Task prompt:
List every line below that contains the string "coat". Treat uppercase and lowercase letters as different.

[Rows from a spatial reasoning dataset]
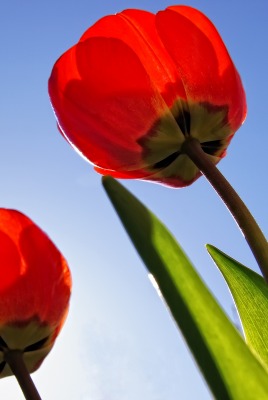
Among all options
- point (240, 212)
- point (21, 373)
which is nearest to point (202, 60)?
point (240, 212)

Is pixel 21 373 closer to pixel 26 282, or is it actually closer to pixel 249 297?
pixel 26 282

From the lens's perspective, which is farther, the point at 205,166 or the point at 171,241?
the point at 205,166

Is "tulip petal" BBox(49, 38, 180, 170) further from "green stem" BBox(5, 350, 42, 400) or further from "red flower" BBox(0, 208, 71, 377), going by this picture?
"green stem" BBox(5, 350, 42, 400)

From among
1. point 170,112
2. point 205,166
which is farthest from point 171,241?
point 170,112

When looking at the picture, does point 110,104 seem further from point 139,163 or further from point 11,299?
point 11,299

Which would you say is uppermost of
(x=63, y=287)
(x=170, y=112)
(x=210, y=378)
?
(x=170, y=112)

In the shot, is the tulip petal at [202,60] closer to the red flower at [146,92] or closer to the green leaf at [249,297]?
the red flower at [146,92]

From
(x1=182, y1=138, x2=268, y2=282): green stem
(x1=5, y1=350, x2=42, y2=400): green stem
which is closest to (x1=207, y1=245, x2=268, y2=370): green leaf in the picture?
(x1=182, y1=138, x2=268, y2=282): green stem
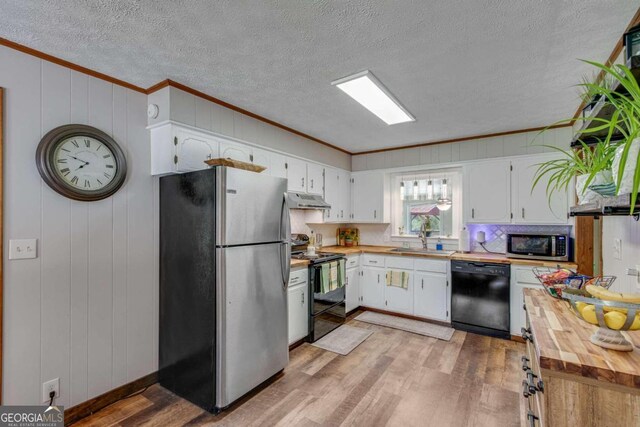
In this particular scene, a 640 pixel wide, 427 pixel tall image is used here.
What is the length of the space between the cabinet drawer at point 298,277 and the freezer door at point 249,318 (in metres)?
0.37

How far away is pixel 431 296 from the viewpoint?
153 inches

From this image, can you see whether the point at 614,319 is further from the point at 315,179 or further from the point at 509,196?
the point at 315,179

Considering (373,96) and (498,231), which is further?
(498,231)

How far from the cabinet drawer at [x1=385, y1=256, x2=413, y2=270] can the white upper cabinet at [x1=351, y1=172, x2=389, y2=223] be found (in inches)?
28.3

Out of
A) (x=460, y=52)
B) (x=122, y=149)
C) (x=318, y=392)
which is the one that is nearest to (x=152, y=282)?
(x=122, y=149)

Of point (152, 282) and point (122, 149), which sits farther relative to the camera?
point (152, 282)

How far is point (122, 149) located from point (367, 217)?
3406 mm

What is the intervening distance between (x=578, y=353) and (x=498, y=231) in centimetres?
325

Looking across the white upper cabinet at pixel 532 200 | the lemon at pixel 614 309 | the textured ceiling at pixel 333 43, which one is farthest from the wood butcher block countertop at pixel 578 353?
the white upper cabinet at pixel 532 200

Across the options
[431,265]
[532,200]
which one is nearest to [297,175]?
[431,265]

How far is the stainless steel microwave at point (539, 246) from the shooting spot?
10.8ft

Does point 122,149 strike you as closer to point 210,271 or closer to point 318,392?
point 210,271

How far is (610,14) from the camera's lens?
5.28 ft
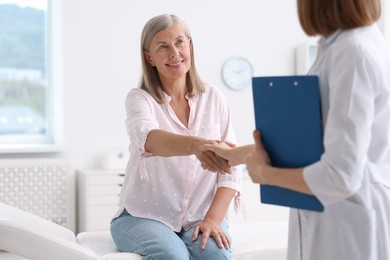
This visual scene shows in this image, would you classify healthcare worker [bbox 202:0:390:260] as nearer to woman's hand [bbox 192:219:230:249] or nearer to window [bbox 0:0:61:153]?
woman's hand [bbox 192:219:230:249]

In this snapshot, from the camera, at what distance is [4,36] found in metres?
4.94

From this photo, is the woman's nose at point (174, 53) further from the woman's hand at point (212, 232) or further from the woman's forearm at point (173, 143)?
the woman's hand at point (212, 232)

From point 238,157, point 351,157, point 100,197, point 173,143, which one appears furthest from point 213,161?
point 100,197

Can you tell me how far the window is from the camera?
493 cm

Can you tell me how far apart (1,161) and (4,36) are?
993 millimetres

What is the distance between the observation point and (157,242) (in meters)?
2.29

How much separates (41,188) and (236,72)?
1.69 m

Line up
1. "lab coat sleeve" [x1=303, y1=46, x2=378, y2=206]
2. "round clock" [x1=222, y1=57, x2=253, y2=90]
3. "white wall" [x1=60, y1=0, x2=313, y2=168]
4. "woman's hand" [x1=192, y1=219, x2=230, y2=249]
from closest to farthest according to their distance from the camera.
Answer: "lab coat sleeve" [x1=303, y1=46, x2=378, y2=206]
"woman's hand" [x1=192, y1=219, x2=230, y2=249]
"white wall" [x1=60, y1=0, x2=313, y2=168]
"round clock" [x1=222, y1=57, x2=253, y2=90]

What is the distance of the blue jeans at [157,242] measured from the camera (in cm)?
227

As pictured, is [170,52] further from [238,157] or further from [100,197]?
[100,197]

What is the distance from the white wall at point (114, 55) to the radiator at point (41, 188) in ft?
0.63

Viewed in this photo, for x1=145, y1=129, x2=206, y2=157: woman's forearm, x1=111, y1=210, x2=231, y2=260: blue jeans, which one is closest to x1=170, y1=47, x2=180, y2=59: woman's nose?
x1=145, y1=129, x2=206, y2=157: woman's forearm

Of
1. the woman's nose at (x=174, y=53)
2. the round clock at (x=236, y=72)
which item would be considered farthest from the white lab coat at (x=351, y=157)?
the round clock at (x=236, y=72)

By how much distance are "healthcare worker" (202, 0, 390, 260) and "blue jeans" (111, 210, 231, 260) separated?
2.64 ft
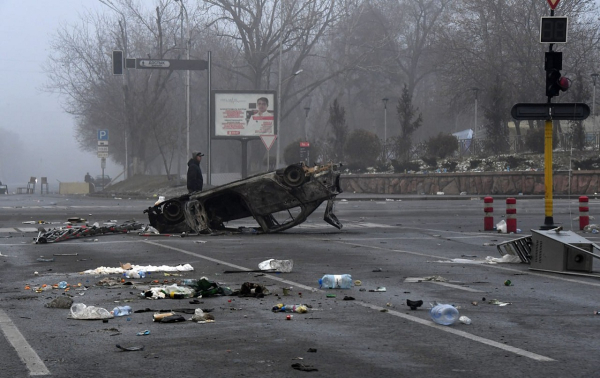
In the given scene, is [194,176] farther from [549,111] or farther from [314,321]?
[314,321]

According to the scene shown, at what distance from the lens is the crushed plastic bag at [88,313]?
8.30 meters

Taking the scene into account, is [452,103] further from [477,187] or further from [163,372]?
[163,372]

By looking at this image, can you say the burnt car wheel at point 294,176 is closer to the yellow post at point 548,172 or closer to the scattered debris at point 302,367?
the yellow post at point 548,172

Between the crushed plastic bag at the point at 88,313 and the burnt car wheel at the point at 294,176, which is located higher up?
the burnt car wheel at the point at 294,176

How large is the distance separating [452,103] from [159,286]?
172ft

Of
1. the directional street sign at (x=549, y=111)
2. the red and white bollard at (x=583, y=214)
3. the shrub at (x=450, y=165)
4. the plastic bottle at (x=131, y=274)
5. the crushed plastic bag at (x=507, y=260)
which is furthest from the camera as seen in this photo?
the shrub at (x=450, y=165)

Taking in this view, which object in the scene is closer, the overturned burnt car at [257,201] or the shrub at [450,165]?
the overturned burnt car at [257,201]

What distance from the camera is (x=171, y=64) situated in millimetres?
43719

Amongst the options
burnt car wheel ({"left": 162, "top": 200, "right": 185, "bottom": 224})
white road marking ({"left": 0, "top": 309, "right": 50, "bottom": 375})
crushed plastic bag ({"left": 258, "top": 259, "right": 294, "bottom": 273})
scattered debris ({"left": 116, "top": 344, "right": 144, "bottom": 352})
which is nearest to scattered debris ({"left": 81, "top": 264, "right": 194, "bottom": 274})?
crushed plastic bag ({"left": 258, "top": 259, "right": 294, "bottom": 273})

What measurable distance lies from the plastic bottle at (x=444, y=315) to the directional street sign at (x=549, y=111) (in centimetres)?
796

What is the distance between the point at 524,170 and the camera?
4341 centimetres

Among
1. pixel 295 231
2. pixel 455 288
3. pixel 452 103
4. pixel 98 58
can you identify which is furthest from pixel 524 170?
pixel 98 58

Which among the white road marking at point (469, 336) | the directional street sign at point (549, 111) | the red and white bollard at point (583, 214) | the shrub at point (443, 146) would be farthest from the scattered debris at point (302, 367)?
the shrub at point (443, 146)

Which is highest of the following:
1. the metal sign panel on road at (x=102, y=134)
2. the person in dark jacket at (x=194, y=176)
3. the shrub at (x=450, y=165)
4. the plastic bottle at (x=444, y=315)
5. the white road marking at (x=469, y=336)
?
the metal sign panel on road at (x=102, y=134)
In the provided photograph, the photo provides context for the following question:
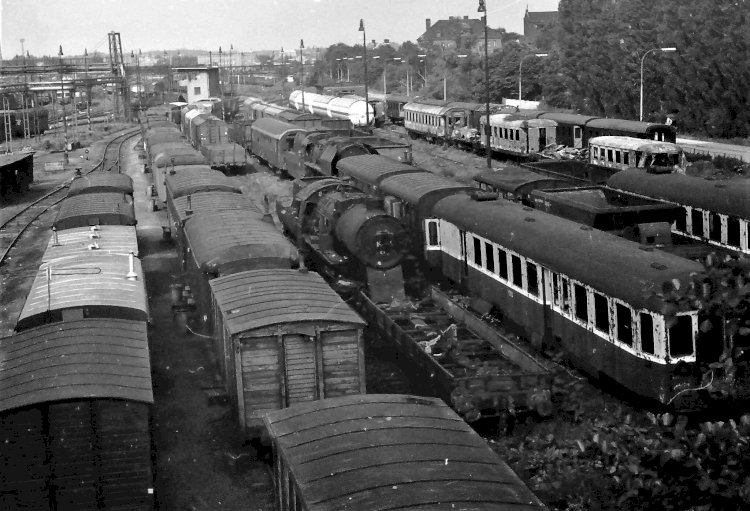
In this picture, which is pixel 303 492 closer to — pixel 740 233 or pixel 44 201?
pixel 740 233

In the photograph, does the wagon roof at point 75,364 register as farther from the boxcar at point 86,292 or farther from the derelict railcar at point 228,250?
the derelict railcar at point 228,250

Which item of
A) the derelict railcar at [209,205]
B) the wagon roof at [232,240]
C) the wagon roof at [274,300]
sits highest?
the derelict railcar at [209,205]

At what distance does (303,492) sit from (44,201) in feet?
139

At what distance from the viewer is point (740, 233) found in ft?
71.5

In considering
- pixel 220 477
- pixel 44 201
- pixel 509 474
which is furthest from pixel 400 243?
pixel 44 201

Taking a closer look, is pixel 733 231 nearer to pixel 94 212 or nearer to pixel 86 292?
pixel 86 292

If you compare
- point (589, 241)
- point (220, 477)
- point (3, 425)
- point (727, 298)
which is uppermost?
point (727, 298)

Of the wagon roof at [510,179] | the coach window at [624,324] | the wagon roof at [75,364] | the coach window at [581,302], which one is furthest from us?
the wagon roof at [510,179]

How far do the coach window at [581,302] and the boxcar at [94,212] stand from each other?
14.6 metres

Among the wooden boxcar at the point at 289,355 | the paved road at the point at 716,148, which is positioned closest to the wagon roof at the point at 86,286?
the wooden boxcar at the point at 289,355

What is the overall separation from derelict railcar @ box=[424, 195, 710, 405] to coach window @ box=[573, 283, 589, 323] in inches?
0.7

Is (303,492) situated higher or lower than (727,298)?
lower

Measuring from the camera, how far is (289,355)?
15.5m

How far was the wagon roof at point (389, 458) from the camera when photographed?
8.64 m
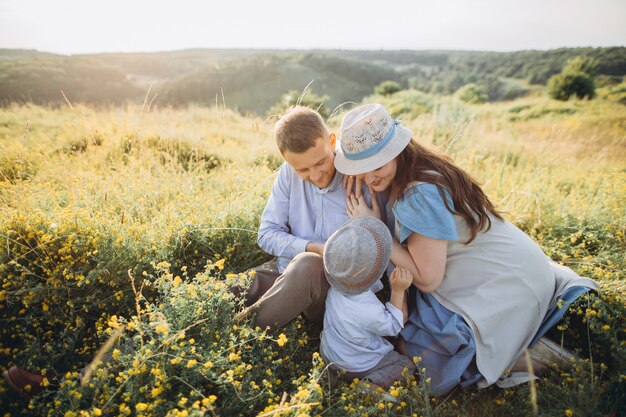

Reply to the exercise:
1. "lab coat sleeve" [x1=303, y1=46, x2=378, y2=206]
Answer: "lab coat sleeve" [x1=303, y1=46, x2=378, y2=206]
which item would be considered farthest from the white lab coat at (x=351, y=157)?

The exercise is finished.